→ **SOURCE EXTRACT**
####

Monday, August 17, 2009

Monday, Monday ......

.....so good to me...... . Yes, it's Monday morning, and a beautiful sunny day at that. It's also Day 7 of the Hawaii countdown, and I'm holding strong. Friday and Saturday yielded no serious workouts - just a couple walks - but yesterday, my boyfriend (I call him "The C-Man") and I did the double-duty G-Ball sets, leaving us sweaty and worn out. Though we both felt rather tired going into the workout, we had to admit that all the exercises were easier than before. Just like Mitch said we would, we're making progress fast!! And this morning, I feel pretty good - not sore or stiff at all. Imagine that! Today C-Man is coming over to do the grueling one-hour set with me. We'll see how I feel after that.

So the exercise portion of this quest is moving along nicely. And the food part - how about that? Well, I have to say ... I'm feeling pretty comfortable with the reasonable, healthy eating. Remember: I am NOT on a diet, nor will I ever be, ever again. Diets are for breaking; diets are for atonement. Being on a diet is tantamount to serving a prison sentence: I've been bad, so now I have to serve some time ... have my freedoms taken away. No thank you. That is a prescription for failure - one I have taken too many times.

####

→ **DATA FOR THE TASK**
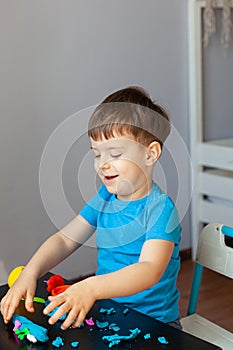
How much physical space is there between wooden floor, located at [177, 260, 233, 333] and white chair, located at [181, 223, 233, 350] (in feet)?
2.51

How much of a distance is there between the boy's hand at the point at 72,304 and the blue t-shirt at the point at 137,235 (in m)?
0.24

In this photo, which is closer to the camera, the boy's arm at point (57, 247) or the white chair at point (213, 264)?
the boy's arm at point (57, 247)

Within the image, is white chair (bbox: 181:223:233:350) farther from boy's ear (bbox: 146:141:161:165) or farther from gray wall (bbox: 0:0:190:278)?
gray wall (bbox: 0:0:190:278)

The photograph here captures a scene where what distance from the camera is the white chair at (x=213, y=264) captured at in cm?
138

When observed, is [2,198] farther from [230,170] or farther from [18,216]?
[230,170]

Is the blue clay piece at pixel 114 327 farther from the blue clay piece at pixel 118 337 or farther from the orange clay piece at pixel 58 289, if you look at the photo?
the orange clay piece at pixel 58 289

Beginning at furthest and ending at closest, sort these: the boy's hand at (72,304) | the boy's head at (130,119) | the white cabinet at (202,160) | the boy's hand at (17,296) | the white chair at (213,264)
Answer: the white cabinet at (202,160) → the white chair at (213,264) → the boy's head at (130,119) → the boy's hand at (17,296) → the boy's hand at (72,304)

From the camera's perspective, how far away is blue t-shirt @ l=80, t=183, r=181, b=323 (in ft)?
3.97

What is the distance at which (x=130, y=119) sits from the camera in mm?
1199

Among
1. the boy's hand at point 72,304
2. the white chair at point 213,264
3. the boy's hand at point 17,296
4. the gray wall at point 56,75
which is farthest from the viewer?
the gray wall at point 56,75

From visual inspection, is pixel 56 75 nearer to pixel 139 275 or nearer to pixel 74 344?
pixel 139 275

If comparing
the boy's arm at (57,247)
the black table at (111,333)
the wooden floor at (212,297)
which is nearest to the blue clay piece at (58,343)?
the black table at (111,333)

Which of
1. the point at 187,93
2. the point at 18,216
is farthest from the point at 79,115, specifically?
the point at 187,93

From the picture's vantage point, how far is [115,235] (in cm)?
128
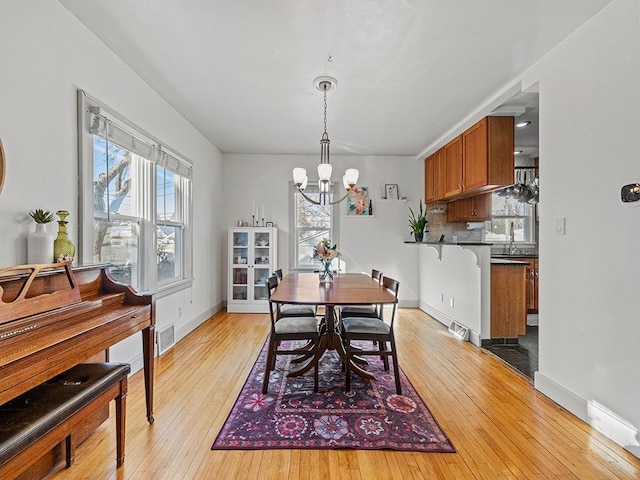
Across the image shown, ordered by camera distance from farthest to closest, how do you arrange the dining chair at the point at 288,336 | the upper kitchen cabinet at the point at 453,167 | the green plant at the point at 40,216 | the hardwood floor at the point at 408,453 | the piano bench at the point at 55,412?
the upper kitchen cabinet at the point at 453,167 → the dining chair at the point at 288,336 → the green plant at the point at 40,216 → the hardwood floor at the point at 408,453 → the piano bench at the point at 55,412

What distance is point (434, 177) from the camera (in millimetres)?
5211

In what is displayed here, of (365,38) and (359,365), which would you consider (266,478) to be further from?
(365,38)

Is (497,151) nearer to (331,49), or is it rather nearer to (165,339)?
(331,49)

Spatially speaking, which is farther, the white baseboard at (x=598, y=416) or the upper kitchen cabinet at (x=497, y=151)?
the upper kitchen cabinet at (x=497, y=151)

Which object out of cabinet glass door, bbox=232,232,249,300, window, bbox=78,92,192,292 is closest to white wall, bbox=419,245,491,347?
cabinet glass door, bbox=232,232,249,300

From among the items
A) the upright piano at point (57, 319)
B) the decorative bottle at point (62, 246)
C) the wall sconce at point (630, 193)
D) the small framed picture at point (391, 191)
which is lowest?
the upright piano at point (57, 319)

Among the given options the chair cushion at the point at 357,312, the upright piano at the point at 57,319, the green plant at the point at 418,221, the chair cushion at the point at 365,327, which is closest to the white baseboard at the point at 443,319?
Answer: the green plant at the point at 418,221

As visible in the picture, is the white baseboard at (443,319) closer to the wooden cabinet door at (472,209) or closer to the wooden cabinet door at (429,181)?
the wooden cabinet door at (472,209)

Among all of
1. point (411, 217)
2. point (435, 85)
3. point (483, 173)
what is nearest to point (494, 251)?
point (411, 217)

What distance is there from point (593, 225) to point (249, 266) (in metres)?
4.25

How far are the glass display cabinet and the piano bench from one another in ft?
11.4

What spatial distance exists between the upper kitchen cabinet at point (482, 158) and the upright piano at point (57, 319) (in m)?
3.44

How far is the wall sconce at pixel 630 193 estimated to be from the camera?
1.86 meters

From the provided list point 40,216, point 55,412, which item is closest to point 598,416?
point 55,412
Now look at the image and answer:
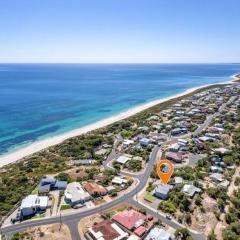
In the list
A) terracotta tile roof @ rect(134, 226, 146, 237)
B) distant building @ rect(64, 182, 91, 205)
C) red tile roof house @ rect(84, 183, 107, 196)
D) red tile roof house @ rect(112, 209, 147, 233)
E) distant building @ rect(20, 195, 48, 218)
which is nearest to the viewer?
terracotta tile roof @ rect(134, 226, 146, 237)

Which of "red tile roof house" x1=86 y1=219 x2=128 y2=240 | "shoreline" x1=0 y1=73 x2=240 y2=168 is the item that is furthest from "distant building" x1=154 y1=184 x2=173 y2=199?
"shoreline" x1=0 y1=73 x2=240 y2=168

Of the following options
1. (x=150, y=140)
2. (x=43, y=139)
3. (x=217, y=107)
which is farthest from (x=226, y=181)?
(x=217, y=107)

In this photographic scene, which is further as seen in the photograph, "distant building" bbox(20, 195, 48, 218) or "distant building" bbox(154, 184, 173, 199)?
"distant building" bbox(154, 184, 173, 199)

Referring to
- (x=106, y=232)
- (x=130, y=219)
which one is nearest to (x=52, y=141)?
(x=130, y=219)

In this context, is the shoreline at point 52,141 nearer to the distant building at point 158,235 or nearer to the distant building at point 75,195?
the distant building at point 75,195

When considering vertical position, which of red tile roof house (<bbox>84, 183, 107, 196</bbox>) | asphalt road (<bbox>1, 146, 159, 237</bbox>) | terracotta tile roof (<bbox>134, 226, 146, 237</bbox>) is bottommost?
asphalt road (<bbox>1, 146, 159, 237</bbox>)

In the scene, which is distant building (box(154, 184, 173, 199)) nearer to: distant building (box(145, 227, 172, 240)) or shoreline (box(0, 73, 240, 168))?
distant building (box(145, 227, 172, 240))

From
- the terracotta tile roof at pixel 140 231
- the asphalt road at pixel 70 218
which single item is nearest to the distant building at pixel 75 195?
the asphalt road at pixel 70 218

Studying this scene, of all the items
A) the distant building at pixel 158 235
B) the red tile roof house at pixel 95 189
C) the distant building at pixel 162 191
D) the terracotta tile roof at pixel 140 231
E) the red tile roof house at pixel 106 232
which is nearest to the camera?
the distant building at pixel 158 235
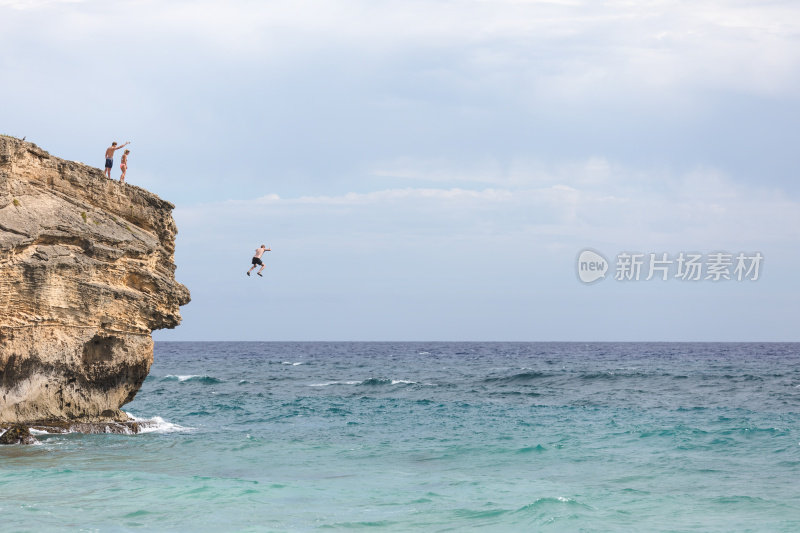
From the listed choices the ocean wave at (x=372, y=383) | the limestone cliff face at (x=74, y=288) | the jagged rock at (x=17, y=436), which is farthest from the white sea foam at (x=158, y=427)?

####

→ **TASKS**
1: Reproduce the Hawaii countdown post from "Monday, Monday ......" up to and including "feel after that.".
2: Locate each line of the entries containing the word "clay" and copy those lines.

→ **COMPLETE ANSWERS**
1:
Monday, Monday ......

.....so good to me...... . Yes, it's Monday morning, and a beautiful sunny day at that. It's also Day 7 of the Hawaii countdown, and I'm holding strong. Friday and Saturday yielded no serious workouts - just a couple walks - but yesterday, my boyfriend (I call him "The C-Man") and I did the double-duty G-Ball sets, leaving us sweaty and worn out. Though we both felt rather tired going into the workout, we had to admit that all the exercises were easier than before. Just like Mitch said we would, we're making progress fast!! And this morning, I feel pretty good - not sore or stiff at all. Imagine that! Today C-Man is coming over to do the grueling one-hour set with me. We'll see how I feel after that.

2:
Is the blue clay piece at pixel 114 327 farther from the blue clay piece at pixel 118 337 or farther from the orange clay piece at pixel 58 289, if you look at the photo?
the orange clay piece at pixel 58 289
which is nearest to the blue clay piece at (58,343)?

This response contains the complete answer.